The Ontario Labour Relations Board has dismissed the application, finding no evidence that the union acted in an arbitrary, discriminatory, or bad faith manner under section 74 of the Labour Relations Act, 1995.
The case involved F.N., a former employee of Glen Oaks AgeCare, who filed a complaint against the Healthcare, Office and Professional Employees Union, Local 2220, UBCJA.
F.N. alleged that the union failed to properly represent her following her termination on Sept. 9, 2023, including by cancelling arbitration hearings and pressuring her to accept an offer from the employer.
The union denied all allegations and sought dismissal of the application on the grounds that it failed to establish a prima facie violation of the Act. The Board determined that the union’s conduct did not meet the legal threshold for a breach of duty and dismissed the complaint without a hearing.

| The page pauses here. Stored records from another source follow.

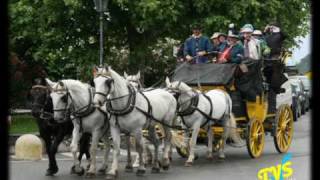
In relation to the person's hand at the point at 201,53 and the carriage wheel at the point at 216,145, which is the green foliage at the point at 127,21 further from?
the carriage wheel at the point at 216,145

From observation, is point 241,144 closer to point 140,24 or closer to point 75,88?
point 75,88

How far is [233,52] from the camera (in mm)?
13672

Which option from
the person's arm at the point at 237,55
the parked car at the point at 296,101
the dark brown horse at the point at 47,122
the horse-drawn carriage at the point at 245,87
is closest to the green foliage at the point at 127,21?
the horse-drawn carriage at the point at 245,87

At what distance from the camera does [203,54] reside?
13.9m

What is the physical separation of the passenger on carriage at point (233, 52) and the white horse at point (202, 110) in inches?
31.9

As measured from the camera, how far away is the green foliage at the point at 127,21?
20.3 meters

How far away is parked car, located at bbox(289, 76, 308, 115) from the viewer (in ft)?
103

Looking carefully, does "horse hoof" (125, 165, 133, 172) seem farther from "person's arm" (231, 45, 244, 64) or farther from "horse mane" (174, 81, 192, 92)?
"person's arm" (231, 45, 244, 64)

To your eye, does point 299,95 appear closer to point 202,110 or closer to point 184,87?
point 202,110

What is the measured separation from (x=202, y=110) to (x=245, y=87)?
1.50 m

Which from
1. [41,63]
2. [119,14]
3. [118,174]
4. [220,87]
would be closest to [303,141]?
[220,87]

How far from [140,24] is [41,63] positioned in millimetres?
7449

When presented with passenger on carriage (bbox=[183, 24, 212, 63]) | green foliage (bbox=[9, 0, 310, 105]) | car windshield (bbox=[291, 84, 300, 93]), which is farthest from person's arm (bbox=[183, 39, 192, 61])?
car windshield (bbox=[291, 84, 300, 93])

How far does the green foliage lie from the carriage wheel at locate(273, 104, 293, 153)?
574 cm
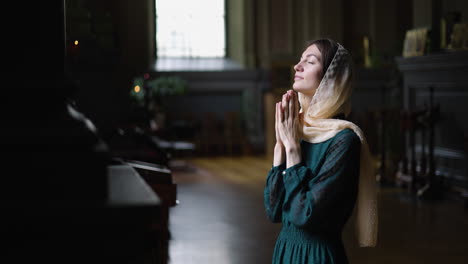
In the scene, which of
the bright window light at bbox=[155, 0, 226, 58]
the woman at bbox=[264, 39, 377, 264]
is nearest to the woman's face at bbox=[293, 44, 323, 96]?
the woman at bbox=[264, 39, 377, 264]

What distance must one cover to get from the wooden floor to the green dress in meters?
3.04

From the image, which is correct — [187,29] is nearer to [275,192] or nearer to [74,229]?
[275,192]

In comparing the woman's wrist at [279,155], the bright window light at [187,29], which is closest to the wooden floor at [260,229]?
the woman's wrist at [279,155]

Allegations and union’s response
F.N. claimed that after her termination, the union pursued grievances on her behalf, including allegations that her five-day suspension and ultimate termination were discriminatory under the Human Rights Code. The matter proceeded to arbitration, with four hearing dates held. However, the union subsequently discontinued further arbitration dates, citing legal advice that the grievances were unlikely to succeed. According to F.N., the union pressured her to accept a financial settlement, which she refused.
In addition, F.N. alleged that the union failed to address her complaints about harassment by coworkers and that her grievances were mishandled. She argued that the union failed to challenge testimony from the employer’s Director of Care, who she accused of providing false information regarding her workplace conduct, including allegations about extended breaks and improper use of her cellphone.
The union, in its response, stated that it had fairly represented F.N. throughout the grievance and arbitration process. It argued that it pursued her case diligently, including securing a preliminary arbitration ruling limiting evidence regarding her disciplinary record. The Union further noted that it had sought legal advice and, based on the legal opinion received, determined that continuing arbitration was unlikely to result in a better outcome than the employer’s settlement offer.
The union also maintained that it had addressed F.N.’s concerns about workplace harassment but found insufficient evidence to support filing a separate grievance on the matter.
Board’s analysis and decision
In assessing the application, the Board noted that under section 74 of the Act, a union breaches its duty of fair representation only if it acts in a manner that is arbitrary, discriminatory, or in bad faith. The Board emphasized that it does not evaluate whether a union’s decision was correct but rather whether the union acted properly in reaching its decision.
In this case, the Board found no evidence that the union’s decision to discontinue arbitration and encourage settlement was improper. Citing past case law, the Board reaffirmed that a union is entitled to rely on legal advice and consider factors such as the likelihood of success, financial costs, and overall impact on the bargaining unit when deciding whether to proceed with a grievance.
“A union may decide not to file a grievance, or at any time during the arbitration process decide to settle or withdraw a grievance, as long as its decision to do so is not contrary to the duty of fair representation,” the Board stated, citing Parekh v United Steel, 2023 CanLII 33370 (ON LRB).
The Board also rejected F.N.’s argument that the Union pressured her into accepting a settlement. It found that while she may have disagreed with the Union’s recommendation, there was no evidence to suggest coercion or bad faith. Additionally, the Board determined that the Union’s handling of the harassment allegations was not improper, as the Union had assessed the claims and found insufficient evidence to pursue further action.
Given that F.N. did not provide facts capable of supporting a conclusion that the Union breached its duty, the Board dismissed the application without a hearing, stating: “There is nothing in this application that could be said to meet the low threshold required to establish a prima facie violation of section 74 of the Act.”